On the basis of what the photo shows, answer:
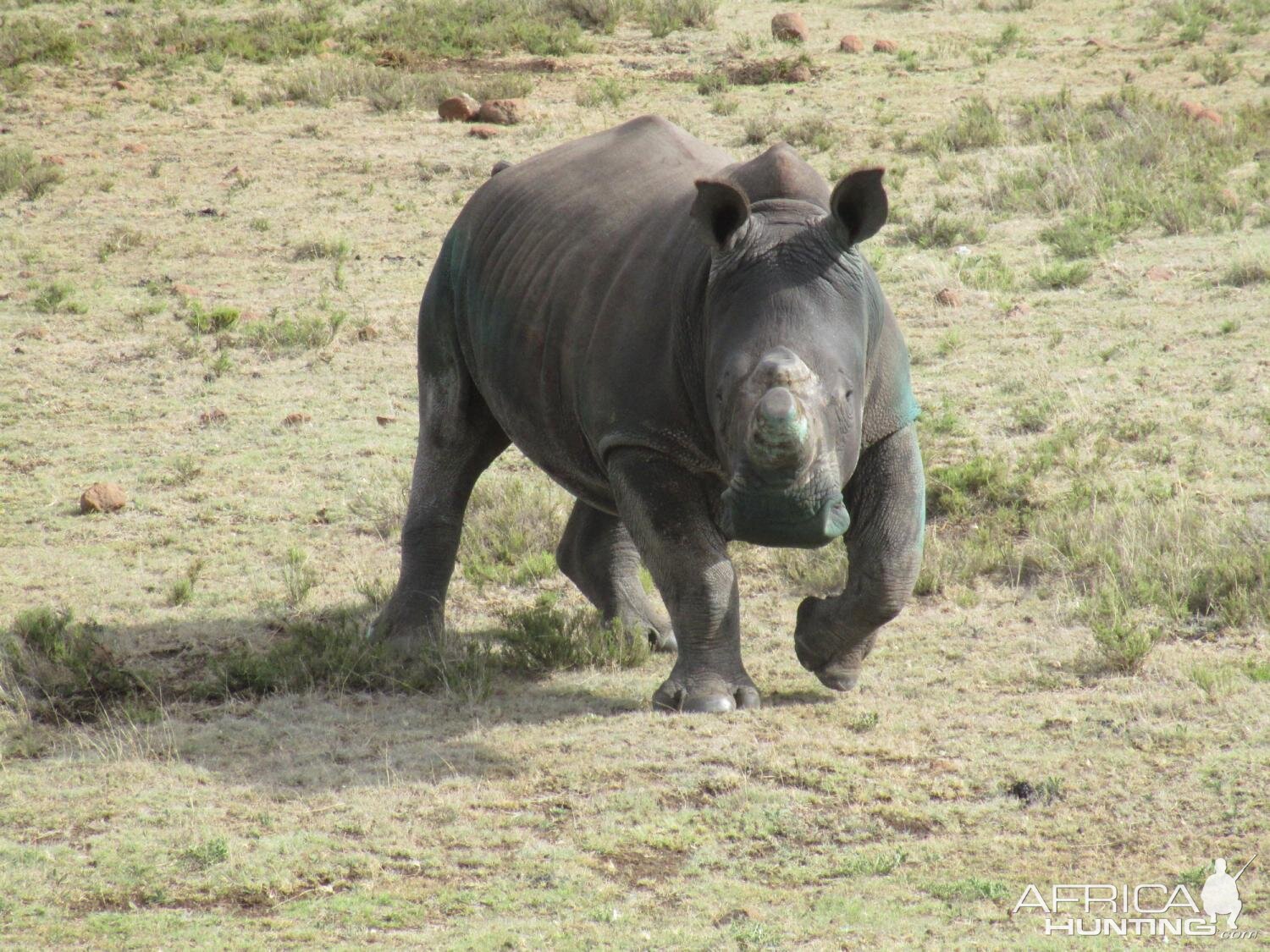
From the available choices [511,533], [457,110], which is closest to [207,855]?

-----

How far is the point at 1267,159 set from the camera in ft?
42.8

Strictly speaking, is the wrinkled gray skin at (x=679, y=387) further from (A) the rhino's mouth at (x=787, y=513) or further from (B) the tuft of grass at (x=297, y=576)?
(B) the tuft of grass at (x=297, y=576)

-----

| Work required |
Edit the records from the line containing "On the basis" down to the line containing "From the available" by putting "nearest" in place of "closest" and leaving everything else unchanged. Omit the pictures from your answer.

| Result of this task |
On the basis of what the photo shows, answer:
From the available choices [511,533], [457,110], which is nearest to [207,855]?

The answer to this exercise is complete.